Derzeit schaffe die Landesregierung die wenigen Integrativen Schulentwicklungsprojekte (ISEP) auch noch ab. Stattdessen wolle sie sogenannte Außenklassen ausbauen, die von den Sonderschulen an allen Schularten gebildet werden könnten. Doch diese Außenklassen blieben auch an den neuen Standorten immer Teil der jeweiligen Sonderschule, erklärte Zeller. Damit würden die Kinder mit Behinderungen lediglich punktuell und abhängig vom Integrationswillen der Pädagogen gemeinsam unterrichtet.

Eckpunkte der SPD-Fraktion

Die Eckpunkte der SPD umfassen folgende weitere Punkte des gemeinsamen Lernens von behinderten und nichtbehinderten Kindern.

•Kindergarten und allgemeine Schule müssen befähigt werden, Kinder individuell und entsprechend ihrer Veranlagung zu fördern durch eine zieldifferente Arbeitsweise. Alle Kinder lernen voneinander und gemeinsam vom Kindergarten bis zur Sekundarstufe II.

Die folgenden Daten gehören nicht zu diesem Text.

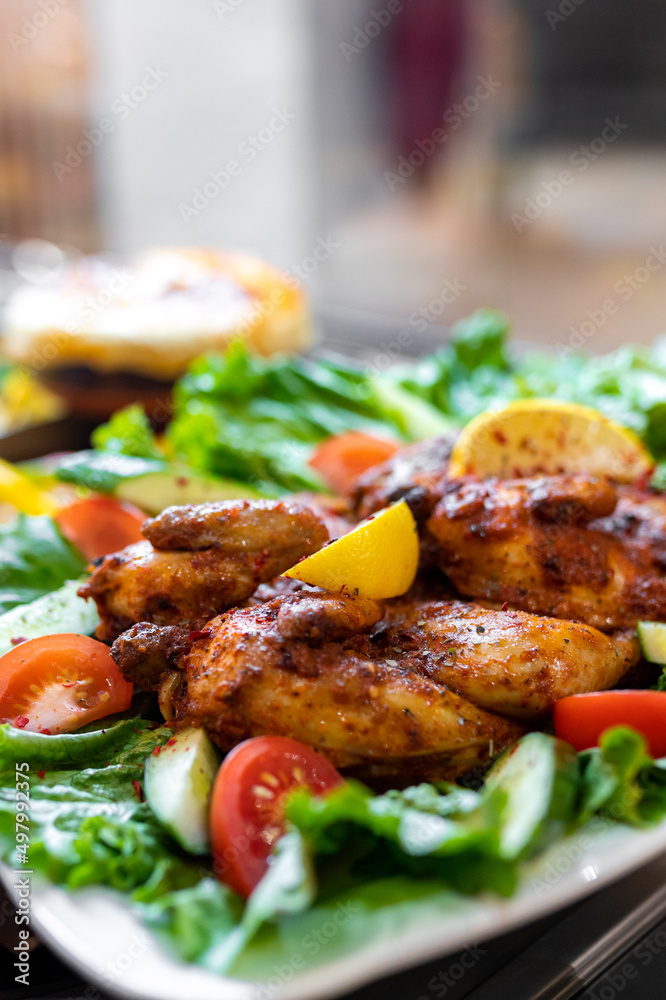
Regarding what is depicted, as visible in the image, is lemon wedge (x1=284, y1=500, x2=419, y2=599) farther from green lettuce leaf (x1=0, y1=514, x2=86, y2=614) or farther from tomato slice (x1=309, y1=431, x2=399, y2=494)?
tomato slice (x1=309, y1=431, x2=399, y2=494)

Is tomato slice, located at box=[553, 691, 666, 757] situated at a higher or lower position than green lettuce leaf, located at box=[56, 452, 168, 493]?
higher

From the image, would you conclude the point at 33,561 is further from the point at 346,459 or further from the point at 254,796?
the point at 254,796

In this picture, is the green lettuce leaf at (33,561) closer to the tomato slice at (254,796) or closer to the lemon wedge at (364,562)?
the lemon wedge at (364,562)

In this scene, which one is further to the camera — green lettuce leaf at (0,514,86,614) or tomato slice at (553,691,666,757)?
green lettuce leaf at (0,514,86,614)

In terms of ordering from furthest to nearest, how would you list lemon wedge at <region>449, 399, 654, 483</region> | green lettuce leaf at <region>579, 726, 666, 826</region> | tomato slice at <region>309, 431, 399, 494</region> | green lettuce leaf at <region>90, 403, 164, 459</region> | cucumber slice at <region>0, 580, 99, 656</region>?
tomato slice at <region>309, 431, 399, 494</region> < green lettuce leaf at <region>90, 403, 164, 459</region> < lemon wedge at <region>449, 399, 654, 483</region> < cucumber slice at <region>0, 580, 99, 656</region> < green lettuce leaf at <region>579, 726, 666, 826</region>

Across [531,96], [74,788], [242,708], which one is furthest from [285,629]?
→ [531,96]

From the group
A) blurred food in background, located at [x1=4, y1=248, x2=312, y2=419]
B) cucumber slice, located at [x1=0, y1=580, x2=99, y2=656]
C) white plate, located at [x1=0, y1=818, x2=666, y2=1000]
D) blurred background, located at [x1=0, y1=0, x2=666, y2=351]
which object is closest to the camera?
white plate, located at [x1=0, y1=818, x2=666, y2=1000]

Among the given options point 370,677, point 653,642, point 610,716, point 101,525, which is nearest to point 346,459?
point 101,525

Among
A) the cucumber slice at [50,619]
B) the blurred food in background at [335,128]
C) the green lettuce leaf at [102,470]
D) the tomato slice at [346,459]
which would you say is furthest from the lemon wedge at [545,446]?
the blurred food in background at [335,128]

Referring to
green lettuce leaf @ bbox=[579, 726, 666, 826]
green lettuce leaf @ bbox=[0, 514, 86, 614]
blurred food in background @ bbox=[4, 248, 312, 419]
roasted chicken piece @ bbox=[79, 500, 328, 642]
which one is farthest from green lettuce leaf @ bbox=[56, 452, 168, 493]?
green lettuce leaf @ bbox=[579, 726, 666, 826]
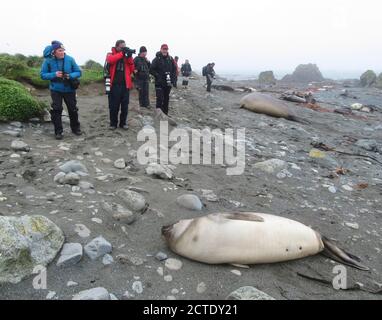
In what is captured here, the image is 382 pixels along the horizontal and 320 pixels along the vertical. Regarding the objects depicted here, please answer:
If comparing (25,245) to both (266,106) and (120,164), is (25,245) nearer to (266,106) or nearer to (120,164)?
(120,164)

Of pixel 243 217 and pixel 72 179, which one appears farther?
pixel 72 179

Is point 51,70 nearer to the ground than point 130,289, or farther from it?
farther from it

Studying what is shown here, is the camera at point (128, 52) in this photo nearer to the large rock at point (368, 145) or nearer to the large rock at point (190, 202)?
the large rock at point (190, 202)

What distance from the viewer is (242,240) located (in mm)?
3738

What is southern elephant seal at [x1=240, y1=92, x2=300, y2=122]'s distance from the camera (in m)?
12.6

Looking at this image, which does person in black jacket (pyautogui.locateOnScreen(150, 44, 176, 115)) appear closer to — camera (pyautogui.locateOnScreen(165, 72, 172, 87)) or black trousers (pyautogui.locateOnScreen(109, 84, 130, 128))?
camera (pyautogui.locateOnScreen(165, 72, 172, 87))

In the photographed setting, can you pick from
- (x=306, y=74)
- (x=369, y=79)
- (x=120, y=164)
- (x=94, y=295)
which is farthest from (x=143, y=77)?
(x=306, y=74)

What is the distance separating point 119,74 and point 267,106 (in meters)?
6.84

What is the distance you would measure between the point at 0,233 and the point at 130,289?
3.75ft

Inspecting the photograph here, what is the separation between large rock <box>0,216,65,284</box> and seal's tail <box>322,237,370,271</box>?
2.70m

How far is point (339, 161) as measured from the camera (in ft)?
26.7

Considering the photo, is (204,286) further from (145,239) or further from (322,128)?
(322,128)

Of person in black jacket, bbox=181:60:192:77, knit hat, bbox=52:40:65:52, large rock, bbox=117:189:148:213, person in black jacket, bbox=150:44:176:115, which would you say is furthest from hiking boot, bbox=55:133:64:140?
person in black jacket, bbox=181:60:192:77
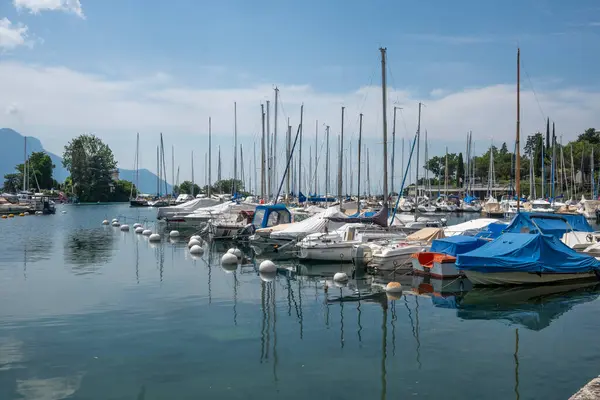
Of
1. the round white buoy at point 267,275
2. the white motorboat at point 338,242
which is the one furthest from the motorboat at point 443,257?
the round white buoy at point 267,275

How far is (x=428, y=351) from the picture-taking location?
15.7 meters

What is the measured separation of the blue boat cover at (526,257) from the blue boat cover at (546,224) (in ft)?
6.90

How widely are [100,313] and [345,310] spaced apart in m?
8.93

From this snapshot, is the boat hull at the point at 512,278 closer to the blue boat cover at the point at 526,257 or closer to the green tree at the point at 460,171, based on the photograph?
the blue boat cover at the point at 526,257

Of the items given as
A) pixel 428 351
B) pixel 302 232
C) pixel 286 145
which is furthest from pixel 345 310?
Result: pixel 286 145

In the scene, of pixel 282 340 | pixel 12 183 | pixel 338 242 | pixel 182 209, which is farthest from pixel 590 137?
pixel 12 183

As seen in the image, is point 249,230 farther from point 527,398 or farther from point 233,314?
point 527,398

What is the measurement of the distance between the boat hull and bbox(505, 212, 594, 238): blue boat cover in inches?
115

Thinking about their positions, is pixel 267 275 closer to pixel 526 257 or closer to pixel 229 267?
pixel 229 267

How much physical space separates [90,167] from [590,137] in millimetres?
134091

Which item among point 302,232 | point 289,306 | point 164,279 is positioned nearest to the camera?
point 289,306

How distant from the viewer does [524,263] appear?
944 inches

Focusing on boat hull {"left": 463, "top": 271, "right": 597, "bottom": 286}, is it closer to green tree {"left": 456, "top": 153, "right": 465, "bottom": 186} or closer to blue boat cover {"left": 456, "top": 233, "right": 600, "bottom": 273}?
blue boat cover {"left": 456, "top": 233, "right": 600, "bottom": 273}

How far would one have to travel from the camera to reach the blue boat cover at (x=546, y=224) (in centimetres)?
2988
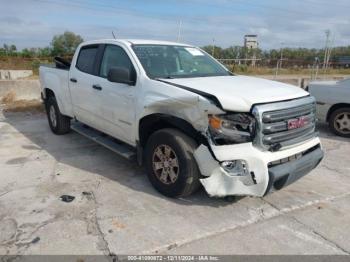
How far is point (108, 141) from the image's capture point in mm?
5293

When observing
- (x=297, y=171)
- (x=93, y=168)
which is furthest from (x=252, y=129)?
(x=93, y=168)

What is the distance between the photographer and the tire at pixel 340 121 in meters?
7.38

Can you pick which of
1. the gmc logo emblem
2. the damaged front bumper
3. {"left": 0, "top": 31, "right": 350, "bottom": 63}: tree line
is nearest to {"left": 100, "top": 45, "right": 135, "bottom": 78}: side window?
the damaged front bumper

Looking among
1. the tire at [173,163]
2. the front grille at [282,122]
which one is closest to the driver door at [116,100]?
the tire at [173,163]

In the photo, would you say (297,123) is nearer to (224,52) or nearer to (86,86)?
(86,86)

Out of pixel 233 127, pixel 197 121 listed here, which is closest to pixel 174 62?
pixel 197 121

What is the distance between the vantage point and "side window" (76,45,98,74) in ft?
18.2

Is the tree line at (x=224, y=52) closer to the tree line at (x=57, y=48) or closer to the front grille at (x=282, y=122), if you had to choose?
the tree line at (x=57, y=48)

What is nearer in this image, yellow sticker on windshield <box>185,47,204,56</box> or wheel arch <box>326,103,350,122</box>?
yellow sticker on windshield <box>185,47,204,56</box>

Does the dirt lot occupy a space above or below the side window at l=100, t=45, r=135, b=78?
below

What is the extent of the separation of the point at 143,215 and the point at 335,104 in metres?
5.53

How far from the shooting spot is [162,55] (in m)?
4.89

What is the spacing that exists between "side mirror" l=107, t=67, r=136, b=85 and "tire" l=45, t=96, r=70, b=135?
2937 millimetres

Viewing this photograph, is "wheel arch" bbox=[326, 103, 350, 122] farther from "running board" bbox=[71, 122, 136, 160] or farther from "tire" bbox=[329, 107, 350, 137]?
"running board" bbox=[71, 122, 136, 160]
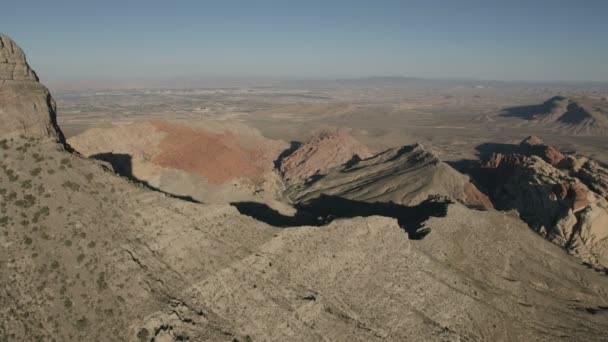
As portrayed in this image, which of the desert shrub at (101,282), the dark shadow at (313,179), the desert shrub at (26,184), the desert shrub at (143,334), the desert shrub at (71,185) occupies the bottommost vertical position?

•Die sonderpädagogische und therapeutische Förderung behinderter Kinder und Jugendlicher ist Bestandteil der pädagogischen Konzepte aller Kindergärten und Schulen. Die pädagogischen und therapeutischen Kräfte arbeiten im Team. Jedem Kind wird die Möglichkeit eingeräumt, an allen Aktivitäten des Kindergartens und der Schule teilzuhaben.

•Allgemeine, inklusiv arbeitende Schulen sind gebundene Ganztagsschulen. Sie sollen möglichst wohnortnah angeboten werden. Zur Erfüllung ihrer Aufgabe erhalten sie die dafür notwendige personelle und sächliche Ausstattung.

•Für Erzieherinnen und Erzieher sowie Lehrkräfte müssen Fortbildung, Begleitung und Unterstützung zur Umsetzung eines inklusiven Bildungsanspruches bereitgestellt werden.

•Die Erzieherausbildung sowie alle Lehramtsstudiengänge müssen an die Anforderungen einer inklusiven Bildung angepasst werden.